**Exercise brief:** Output exactly, and only, the stretch of lines beginning at the line with "In the upward" and ending at the last line of the listing below. Drop the pictures.

**Information shown:**
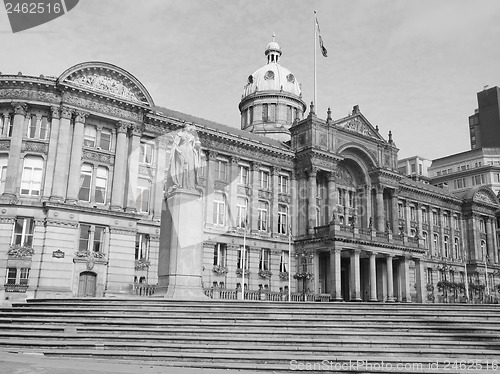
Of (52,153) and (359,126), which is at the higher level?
(359,126)

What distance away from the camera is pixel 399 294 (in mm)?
56500

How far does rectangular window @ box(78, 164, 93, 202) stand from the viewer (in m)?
40.6

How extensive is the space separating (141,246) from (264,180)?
16880 millimetres

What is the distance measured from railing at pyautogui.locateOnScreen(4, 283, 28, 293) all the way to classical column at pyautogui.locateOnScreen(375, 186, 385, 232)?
40.8 meters

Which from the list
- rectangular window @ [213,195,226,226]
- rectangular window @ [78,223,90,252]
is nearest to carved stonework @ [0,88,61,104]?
rectangular window @ [78,223,90,252]

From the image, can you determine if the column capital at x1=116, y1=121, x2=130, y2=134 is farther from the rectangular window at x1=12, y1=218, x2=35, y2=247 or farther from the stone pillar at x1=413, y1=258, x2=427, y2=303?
the stone pillar at x1=413, y1=258, x2=427, y2=303

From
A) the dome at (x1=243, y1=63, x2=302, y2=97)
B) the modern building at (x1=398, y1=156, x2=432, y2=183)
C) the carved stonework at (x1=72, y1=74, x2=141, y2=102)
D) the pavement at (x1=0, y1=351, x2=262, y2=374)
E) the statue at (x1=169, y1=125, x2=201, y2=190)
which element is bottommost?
the pavement at (x1=0, y1=351, x2=262, y2=374)

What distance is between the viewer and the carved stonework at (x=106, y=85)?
135ft

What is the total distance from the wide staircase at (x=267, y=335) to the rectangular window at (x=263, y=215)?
3147 cm

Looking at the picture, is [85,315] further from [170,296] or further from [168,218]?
[168,218]

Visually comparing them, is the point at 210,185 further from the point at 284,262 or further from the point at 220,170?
the point at 284,262

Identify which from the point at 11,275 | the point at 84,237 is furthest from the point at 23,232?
the point at 84,237

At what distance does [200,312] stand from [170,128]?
102 feet

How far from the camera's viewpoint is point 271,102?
255 ft
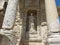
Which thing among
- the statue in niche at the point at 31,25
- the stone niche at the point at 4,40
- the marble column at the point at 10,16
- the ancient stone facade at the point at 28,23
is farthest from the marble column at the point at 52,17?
the statue in niche at the point at 31,25

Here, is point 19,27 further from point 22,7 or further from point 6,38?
point 6,38

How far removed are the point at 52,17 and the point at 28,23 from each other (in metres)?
2.72

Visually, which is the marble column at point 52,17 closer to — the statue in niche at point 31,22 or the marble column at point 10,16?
the marble column at point 10,16

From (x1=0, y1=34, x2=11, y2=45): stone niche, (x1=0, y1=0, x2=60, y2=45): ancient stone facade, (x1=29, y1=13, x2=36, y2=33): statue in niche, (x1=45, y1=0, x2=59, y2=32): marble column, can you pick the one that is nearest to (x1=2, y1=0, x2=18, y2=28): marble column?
(x1=0, y1=0, x2=60, y2=45): ancient stone facade

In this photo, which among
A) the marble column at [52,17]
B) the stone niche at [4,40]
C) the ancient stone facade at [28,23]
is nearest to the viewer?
the marble column at [52,17]

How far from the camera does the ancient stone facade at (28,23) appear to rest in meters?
5.92

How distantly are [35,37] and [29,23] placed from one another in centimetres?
94

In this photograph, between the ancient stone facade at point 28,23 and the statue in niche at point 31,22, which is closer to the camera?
the ancient stone facade at point 28,23

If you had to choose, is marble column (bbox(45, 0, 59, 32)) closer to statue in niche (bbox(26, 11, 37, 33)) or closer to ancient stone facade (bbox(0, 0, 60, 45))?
ancient stone facade (bbox(0, 0, 60, 45))

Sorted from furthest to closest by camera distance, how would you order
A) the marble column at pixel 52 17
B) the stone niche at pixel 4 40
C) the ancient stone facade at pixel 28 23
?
1. the stone niche at pixel 4 40
2. the ancient stone facade at pixel 28 23
3. the marble column at pixel 52 17

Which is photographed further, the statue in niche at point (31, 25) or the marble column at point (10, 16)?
the statue in niche at point (31, 25)

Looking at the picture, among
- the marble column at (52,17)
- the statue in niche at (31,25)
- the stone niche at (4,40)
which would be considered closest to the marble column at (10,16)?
the stone niche at (4,40)

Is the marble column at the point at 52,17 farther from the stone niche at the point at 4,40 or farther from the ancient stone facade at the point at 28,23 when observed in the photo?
the stone niche at the point at 4,40

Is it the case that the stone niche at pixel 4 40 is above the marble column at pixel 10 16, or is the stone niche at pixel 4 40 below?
below
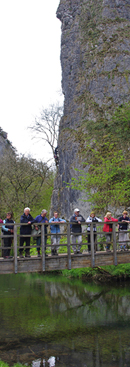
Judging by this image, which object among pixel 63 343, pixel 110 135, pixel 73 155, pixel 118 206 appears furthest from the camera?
pixel 73 155

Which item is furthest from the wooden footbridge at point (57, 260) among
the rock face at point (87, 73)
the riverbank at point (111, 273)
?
the rock face at point (87, 73)

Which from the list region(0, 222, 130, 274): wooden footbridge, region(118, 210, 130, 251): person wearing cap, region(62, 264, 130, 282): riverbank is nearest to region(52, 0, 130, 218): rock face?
region(62, 264, 130, 282): riverbank

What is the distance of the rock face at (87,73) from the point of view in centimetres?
2878

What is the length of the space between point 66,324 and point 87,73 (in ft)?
80.4

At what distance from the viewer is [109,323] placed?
1265cm

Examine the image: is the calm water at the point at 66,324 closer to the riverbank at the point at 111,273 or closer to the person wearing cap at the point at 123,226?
→ the riverbank at the point at 111,273

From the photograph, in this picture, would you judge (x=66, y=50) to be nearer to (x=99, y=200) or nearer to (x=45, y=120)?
(x=45, y=120)

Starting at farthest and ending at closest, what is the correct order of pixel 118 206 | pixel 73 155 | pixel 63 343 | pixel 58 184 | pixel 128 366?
pixel 58 184, pixel 73 155, pixel 118 206, pixel 63 343, pixel 128 366

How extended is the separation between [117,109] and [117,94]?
1.73m

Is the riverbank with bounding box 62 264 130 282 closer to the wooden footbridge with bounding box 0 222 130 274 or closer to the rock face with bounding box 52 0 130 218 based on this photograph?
the wooden footbridge with bounding box 0 222 130 274

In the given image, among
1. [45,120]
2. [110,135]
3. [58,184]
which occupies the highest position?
[45,120]

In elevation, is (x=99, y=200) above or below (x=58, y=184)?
below

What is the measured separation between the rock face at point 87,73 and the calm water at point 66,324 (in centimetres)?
940

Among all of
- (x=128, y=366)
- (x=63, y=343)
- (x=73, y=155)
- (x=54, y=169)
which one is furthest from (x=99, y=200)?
(x=54, y=169)
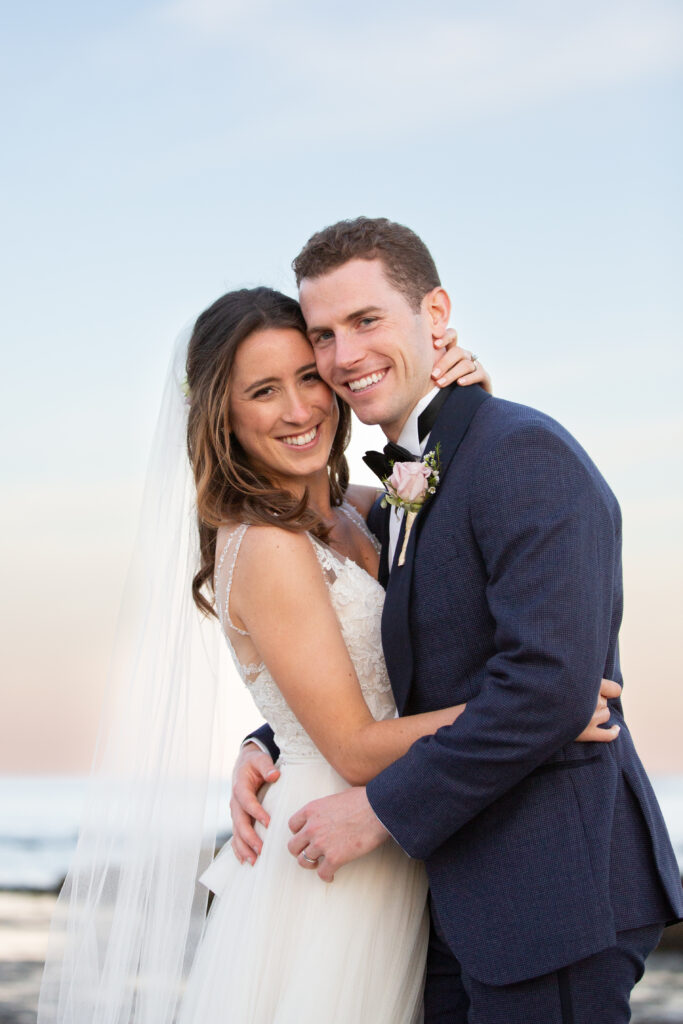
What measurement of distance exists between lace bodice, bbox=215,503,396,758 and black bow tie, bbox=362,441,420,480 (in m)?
0.29

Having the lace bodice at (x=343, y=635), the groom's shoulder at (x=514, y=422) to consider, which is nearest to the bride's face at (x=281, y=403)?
the lace bodice at (x=343, y=635)

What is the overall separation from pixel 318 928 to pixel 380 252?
5.97 feet

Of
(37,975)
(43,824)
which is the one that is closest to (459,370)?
(37,975)

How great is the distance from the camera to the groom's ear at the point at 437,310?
114 inches

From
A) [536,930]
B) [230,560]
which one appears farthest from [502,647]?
[230,560]

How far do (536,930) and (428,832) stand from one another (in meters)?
0.30

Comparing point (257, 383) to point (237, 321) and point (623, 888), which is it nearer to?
point (237, 321)

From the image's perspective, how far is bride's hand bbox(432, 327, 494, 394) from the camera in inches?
107

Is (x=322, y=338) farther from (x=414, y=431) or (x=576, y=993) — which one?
(x=576, y=993)

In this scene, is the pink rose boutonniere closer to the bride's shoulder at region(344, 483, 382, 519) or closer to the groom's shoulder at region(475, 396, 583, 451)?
the groom's shoulder at region(475, 396, 583, 451)

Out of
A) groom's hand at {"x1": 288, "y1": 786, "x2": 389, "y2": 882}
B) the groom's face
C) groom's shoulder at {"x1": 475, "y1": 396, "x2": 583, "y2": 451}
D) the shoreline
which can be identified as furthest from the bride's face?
the shoreline

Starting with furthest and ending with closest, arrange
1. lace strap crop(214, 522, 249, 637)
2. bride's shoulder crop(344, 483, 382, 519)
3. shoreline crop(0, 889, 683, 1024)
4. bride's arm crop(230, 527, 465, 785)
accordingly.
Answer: shoreline crop(0, 889, 683, 1024)
bride's shoulder crop(344, 483, 382, 519)
lace strap crop(214, 522, 249, 637)
bride's arm crop(230, 527, 465, 785)

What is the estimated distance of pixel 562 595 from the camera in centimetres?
212

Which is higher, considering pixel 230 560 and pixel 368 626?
pixel 230 560
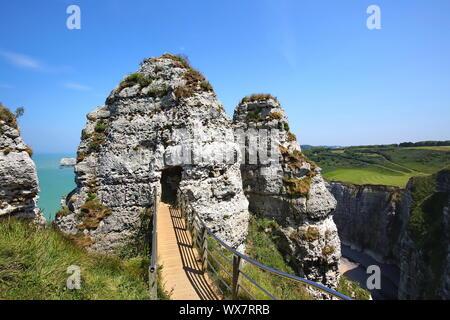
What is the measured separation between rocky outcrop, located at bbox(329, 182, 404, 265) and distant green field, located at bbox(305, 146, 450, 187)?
9401mm

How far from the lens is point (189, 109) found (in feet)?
46.1

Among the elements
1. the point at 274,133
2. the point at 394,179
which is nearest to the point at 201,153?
the point at 274,133

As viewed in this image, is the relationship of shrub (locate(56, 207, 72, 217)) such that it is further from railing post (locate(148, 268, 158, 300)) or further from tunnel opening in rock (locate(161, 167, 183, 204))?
railing post (locate(148, 268, 158, 300))

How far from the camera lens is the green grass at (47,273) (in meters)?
4.47

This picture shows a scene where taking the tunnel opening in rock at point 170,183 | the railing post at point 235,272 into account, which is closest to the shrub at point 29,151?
the tunnel opening in rock at point 170,183

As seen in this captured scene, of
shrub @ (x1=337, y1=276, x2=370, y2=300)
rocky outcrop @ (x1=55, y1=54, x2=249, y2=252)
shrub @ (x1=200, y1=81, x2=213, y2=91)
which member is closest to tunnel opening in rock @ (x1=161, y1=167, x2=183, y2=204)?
rocky outcrop @ (x1=55, y1=54, x2=249, y2=252)

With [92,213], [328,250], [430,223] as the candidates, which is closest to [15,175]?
[92,213]

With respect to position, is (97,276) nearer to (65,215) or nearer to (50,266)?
(50,266)

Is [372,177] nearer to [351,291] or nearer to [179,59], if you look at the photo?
[351,291]

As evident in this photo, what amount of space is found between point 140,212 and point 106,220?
6.32 ft

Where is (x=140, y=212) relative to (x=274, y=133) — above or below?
below

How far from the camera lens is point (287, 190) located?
716 inches

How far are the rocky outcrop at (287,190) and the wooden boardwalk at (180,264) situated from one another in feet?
31.0
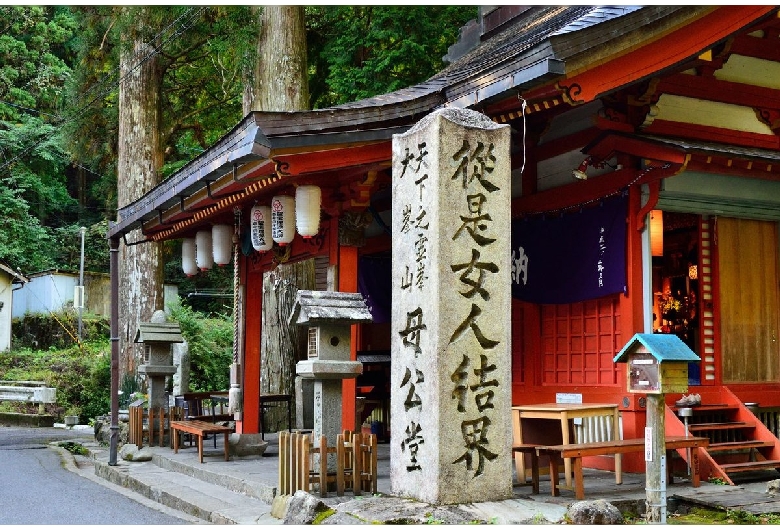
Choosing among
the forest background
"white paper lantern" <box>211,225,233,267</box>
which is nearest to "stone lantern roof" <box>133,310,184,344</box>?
"white paper lantern" <box>211,225,233,267</box>

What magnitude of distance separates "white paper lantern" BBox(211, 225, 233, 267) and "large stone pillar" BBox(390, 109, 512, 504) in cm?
685

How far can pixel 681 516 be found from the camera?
806 cm

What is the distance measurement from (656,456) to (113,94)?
2144 centimetres

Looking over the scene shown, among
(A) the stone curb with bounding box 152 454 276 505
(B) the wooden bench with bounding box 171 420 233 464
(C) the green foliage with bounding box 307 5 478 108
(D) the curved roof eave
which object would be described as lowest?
(A) the stone curb with bounding box 152 454 276 505

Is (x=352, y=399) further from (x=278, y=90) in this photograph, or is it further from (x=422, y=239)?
(x=278, y=90)

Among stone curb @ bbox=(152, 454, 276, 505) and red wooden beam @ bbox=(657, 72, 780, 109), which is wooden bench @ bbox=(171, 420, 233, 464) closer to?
stone curb @ bbox=(152, 454, 276, 505)

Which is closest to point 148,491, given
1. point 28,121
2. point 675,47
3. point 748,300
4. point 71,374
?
point 675,47

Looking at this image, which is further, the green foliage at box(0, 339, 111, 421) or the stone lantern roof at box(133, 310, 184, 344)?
the green foliage at box(0, 339, 111, 421)

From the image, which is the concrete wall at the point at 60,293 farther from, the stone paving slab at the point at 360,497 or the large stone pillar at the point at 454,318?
the large stone pillar at the point at 454,318

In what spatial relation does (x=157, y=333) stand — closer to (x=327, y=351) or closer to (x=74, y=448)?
(x=74, y=448)

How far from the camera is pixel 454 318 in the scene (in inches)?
289

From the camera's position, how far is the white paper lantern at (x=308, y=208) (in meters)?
10.9

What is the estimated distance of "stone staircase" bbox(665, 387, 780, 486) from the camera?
968 centimetres

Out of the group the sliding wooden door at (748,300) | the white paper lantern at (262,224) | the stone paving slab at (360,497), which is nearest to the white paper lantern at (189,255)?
the white paper lantern at (262,224)
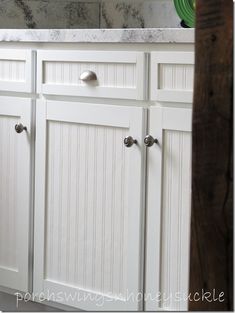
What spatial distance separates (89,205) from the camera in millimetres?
2213

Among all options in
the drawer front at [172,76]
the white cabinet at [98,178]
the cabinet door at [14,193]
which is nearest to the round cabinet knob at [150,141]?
the white cabinet at [98,178]

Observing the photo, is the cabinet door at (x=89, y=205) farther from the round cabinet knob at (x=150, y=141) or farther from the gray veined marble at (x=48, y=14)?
the gray veined marble at (x=48, y=14)

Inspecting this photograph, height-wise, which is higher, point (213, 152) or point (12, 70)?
point (12, 70)

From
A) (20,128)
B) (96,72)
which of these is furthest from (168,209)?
(20,128)

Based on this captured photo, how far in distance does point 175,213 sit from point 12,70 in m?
0.77

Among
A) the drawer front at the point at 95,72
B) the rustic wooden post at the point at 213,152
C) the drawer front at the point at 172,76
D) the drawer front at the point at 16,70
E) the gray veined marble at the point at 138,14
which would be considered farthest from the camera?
the gray veined marble at the point at 138,14

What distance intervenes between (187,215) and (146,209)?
0.15 m

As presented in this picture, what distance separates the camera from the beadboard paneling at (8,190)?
7.82ft

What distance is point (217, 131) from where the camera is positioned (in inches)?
37.4

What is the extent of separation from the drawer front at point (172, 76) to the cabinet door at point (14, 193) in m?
0.51

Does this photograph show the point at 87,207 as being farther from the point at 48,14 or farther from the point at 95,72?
the point at 48,14

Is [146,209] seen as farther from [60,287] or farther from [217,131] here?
[217,131]

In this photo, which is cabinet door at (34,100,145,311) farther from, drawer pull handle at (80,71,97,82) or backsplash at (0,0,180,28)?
backsplash at (0,0,180,28)

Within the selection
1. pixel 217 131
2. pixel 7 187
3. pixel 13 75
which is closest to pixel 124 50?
pixel 13 75
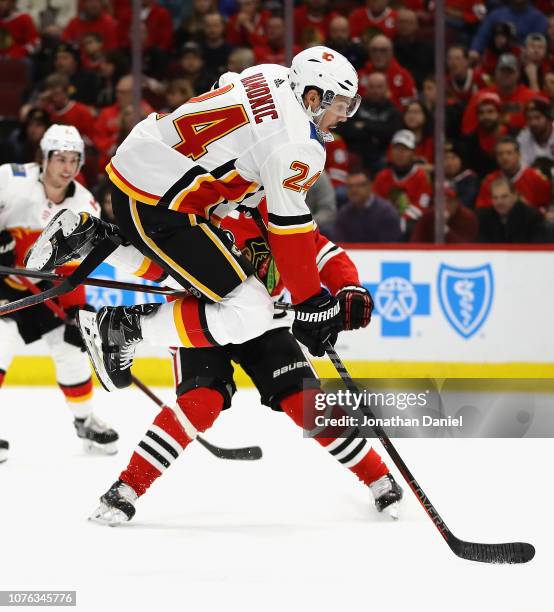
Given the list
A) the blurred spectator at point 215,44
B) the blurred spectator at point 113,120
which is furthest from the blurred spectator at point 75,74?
the blurred spectator at point 215,44

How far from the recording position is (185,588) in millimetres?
2477

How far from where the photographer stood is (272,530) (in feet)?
9.93

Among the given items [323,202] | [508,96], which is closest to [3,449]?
[323,202]

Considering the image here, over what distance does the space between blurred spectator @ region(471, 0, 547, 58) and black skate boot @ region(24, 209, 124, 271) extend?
128 inches

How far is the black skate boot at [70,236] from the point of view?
3125mm

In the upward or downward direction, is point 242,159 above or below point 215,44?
above

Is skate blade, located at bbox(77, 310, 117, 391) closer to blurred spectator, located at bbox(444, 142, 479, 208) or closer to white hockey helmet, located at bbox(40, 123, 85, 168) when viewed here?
white hockey helmet, located at bbox(40, 123, 85, 168)

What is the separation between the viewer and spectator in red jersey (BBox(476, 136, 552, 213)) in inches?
216

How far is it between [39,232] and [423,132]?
7.85 feet

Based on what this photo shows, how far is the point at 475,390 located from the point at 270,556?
2.56 metres

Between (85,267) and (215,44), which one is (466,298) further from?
(85,267)

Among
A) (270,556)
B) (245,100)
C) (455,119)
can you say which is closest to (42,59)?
(455,119)

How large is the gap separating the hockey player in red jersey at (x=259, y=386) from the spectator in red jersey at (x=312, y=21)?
9.67 feet

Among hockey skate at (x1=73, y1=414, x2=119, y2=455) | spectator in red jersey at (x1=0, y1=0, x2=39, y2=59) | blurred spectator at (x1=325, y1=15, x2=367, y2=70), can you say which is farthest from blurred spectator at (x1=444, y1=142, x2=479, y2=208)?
spectator in red jersey at (x1=0, y1=0, x2=39, y2=59)
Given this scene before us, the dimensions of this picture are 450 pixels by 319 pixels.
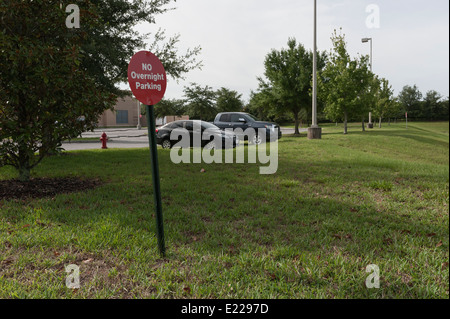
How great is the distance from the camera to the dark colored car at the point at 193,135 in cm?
1423

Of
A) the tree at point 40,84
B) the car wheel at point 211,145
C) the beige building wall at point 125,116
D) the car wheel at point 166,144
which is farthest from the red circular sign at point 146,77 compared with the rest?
the beige building wall at point 125,116

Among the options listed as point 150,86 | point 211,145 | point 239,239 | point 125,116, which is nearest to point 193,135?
point 211,145

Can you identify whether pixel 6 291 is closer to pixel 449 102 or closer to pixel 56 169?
pixel 449 102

**Solution below:**
In the upward or downward direction, is point 242,159 above or below point 215,44?
above

Is skate blade, located at bbox(77, 310, 117, 391) closer to blurred spectator, located at bbox(444, 142, 479, 208) or closer to white hockey helmet, located at bbox(40, 123, 85, 168) when viewed here?
white hockey helmet, located at bbox(40, 123, 85, 168)

What is the separation between the viewer and spectator in red jersey (BBox(476, 136, 552, 213)) in inches?
216

How far is it between [39,232] and [423,132]?
7.85 feet

Based on what this photo shows, how far is the point at 475,390 located from the point at 270,556?
2.56 metres

Between (85,267) and (215,44), which one is (466,298) further from?
(85,267)

Among
A) (270,556)
B) (245,100)
C) (455,119)
can you say which is closest to (42,59)?
(455,119)

How large is the gap separating the hockey player in red jersey at (x=259, y=386) from the spectator in red jersey at (x=312, y=21)?
9.67 feet

Among hockey skate at (x1=73, y1=414, x2=119, y2=455) | spectator in red jersey at (x1=0, y1=0, x2=39, y2=59) | blurred spectator at (x1=325, y1=15, x2=367, y2=70), can you say which is farthest from blurred spectator at (x1=444, y1=142, x2=479, y2=208)?
spectator in red jersey at (x1=0, y1=0, x2=39, y2=59)
Given this scene before us, the dimensions of this picture are 450 pixels by 319 pixels.
How great is the distance from the camera to the dark colored car at the point at 193,135 in cm?
1423

Of
A) the tree at point 40,84
B) the car wheel at point 211,145
C) the beige building wall at point 125,116
D) the car wheel at point 166,144
which is farthest from the red circular sign at point 146,77 compared with the rest?
the beige building wall at point 125,116

Among the options listed as point 150,86 | point 211,145 | point 239,239 | point 125,116, which is nearest to point 193,135?
point 211,145

Can you identify whether pixel 6 291 is closer to pixel 449 102 or closer to pixel 56 169?
pixel 449 102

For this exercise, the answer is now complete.